De acordo com SPUrbanuss, em nota, as negociações estão sendo realizadas

ADAMO BAZANI

O paulistano deve estar atento porque o Sindmotoristas, sindicato dos motoristas e cobradores de ônibus de São Paulo, ameaça paralisar os terminais urbanos da cidade nesta terça-feira, 16 de maio de 2017, das 14h às 17h.

A categoria não aceita a proposta dos empresários de ônibus de conceder reajuste de 3%, ainda dividido em duas parcelas.
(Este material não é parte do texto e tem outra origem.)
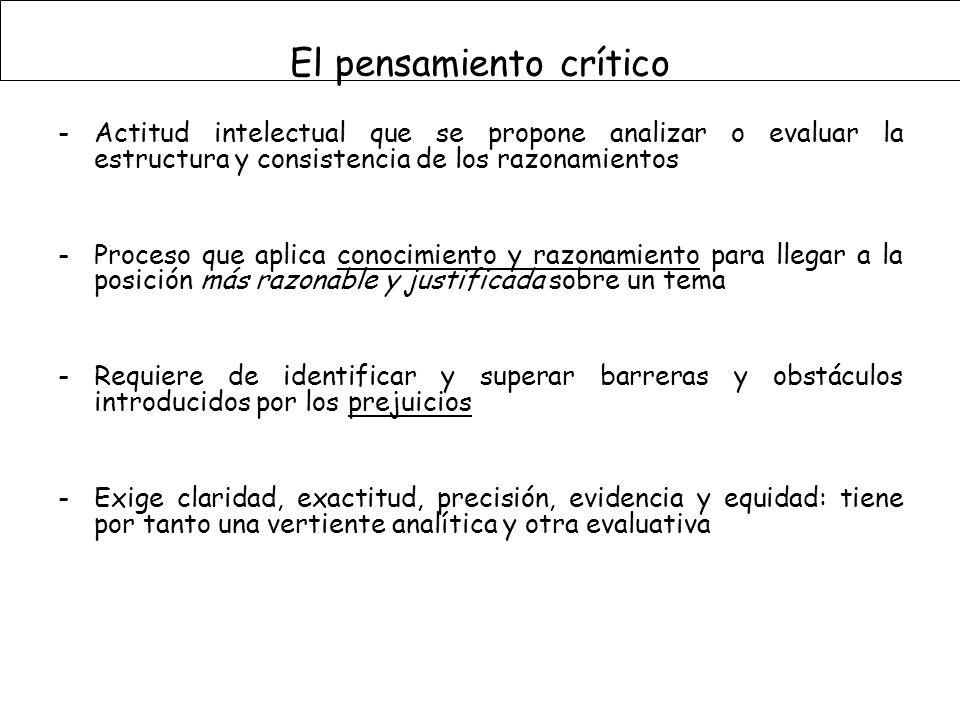 -Actitud intelectual que se propone analizar o evaluar la estructura y consistencia de los razonamientos -Proceso que aplica conocimiento y razonamien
Não houve proposta, de acordo com a entidade sindical trabalhista, sobre PRL – Participação nos Lucros e Resultados.

Os motoristas e cobradores de ônibus querem reajuste real de 5%, além da reposição da inflação.

Em nota no início da tarde desta terça-feira, 15 de maio, o SPUrbanuss, que é o sindicato que reúne as empresas do subsistema estrutural (das linhas maiores), considera uma eventual greve ou paralisação ato precipitado e ainda afirma que o setor de transportes por ônibus têm sido afetado por diversas dificuldades do ponto de vista financeiro e pela queda de demanda:

O Sindicato das Empresas de Transporte Coletivo Urbano de Passageiros de São Paulo – SPUrbanuss informa que a negociação com o Sindicato dos Motoristas encontra-se em pleno andamento. Neste mês de maio, ocorreram, apenas, duas rodadas de negociações e novas reuniões já estão previamente agendadas, desde abril.  Assim, qualquer movimento paredista ou manifestação que cause prejuízos à prestação dos serviços para a população – tendo, como único objetivo, pressionar as autoridades responsáveis pela gestão do transporte municipal ou os empresários do setor – é precipitado e intempestivo.
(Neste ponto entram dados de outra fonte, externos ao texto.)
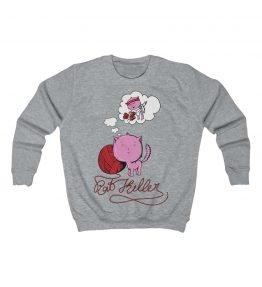 Pink Cat Kids Sweatshirt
 No último ano, o setor dos transportes por ônibus tem sido afetado, drasticamente, pela queda de passageiros pagantes e pela diminuição da atividade econômica, com sérios impactos na arrecadação municipal. Essa situação tem gerado constantes atrasos nos repasses de recursos orçamentários, provocando resultado financeiro negativo para as empresas, obrigando-as a recorrer a instituições bancárias, para garantir a operação dos ônibus com segurança e qualidade.
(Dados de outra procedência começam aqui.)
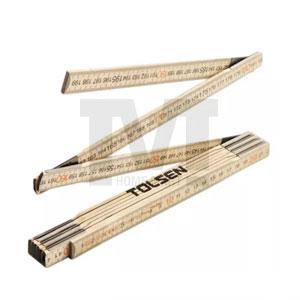 Thước-xếp-2m-Tolsen-35034-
 Os trabalhadores do setor sempre mereceram o devido respeito por parte das empresas operadoras, tendo recebido aumentos salariais bem acima da inflação, nos últimos quatro anos. Além disso, nesse período, houve manutenção do nível de emprego e significativas melhorias nos benefícios sociais, tais como: assistência médica e odontológica, cesta básica, auxílio refeição, dentre outros.

 Cabe destacar ainda que o salário/hora dos motoristas e cobradores de São Paulo é maior do que aquele praticado, para as mesmas funções, em qualquer outra capital brasileira.

 As empresas associadas ao SPUrbanuss estão envidando todos os esforços para que o direito de ir e vir dos clientes dos ônibus urbanos continue assegurado e para que as negociações prossigam no seu ritmo normal e alcancem pleno êxito.